Tuesday, November 08, 2005

What is Thingophilia?

Thingophilia is when you love stuff. Bibliophilia - the love of books. Numismaphilia - the love of rare coins. Horologiophilia - the love of timepieces and measuring time.

Major religions, existentialists, and secular humanists all warn us of the evil of Thingophilia, but we love stuff anyway. We trifle. We collect. We hoard. But why?

Author Jose Saramago gives some insight in his book All the Names:

"There are people like Senhor Jose everywhere, who fill their time, or what they believe to be their spare time, by collecting stamps, coins, medals, vases, postcards, matchboxes, books, clocks, sports shirts, autographs, stones, clay figurines, empty beverage cans, little angels, cacti, opera programmes, lighters, pens, owls, music boxes, bottles, bonsai trees, paintings, mugs, pipes, glass obelisks, ceramic ducks, old toys, carnival masks, and they probably do so out of something that we call metaphysical angst, perhaps because they cannot bear the idea of chaos being the one ruler of the universe, which is why, using their limited powers and with no divine help, they attempt to impose some order on the world, and for a short while they manage it, but only as long as they are there to defend their collection, because when the day comes when it must be dispersed, and that day always comes, either with their death or when the collector grows weary, everything goes back to its beginnings, everything returns to chaos."

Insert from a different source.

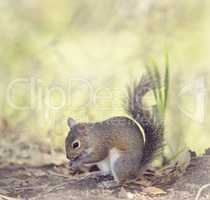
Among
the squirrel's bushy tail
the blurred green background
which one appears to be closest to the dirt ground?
the squirrel's bushy tail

Do we collect to stave off oblivion, or because it just makes us happy? Do we pick up knick-knacks because we are uncertain of our place in the cosmos, or because we have a good eye? Your comments on the matter are welcome.

For the moment however, Thingophilia is unconcerned with our motivation. We just want to know where to find the best stuff. How to tell the good stuff from the bad stuff. And how to best stuff our stuff where we stuff stuff.

The "Best Stuff" is purely subjective; I make no claims to objectivity. I welcome your constructive comments, and alternative selections. To those with a keener eye than mine, I challenge, "Educate me."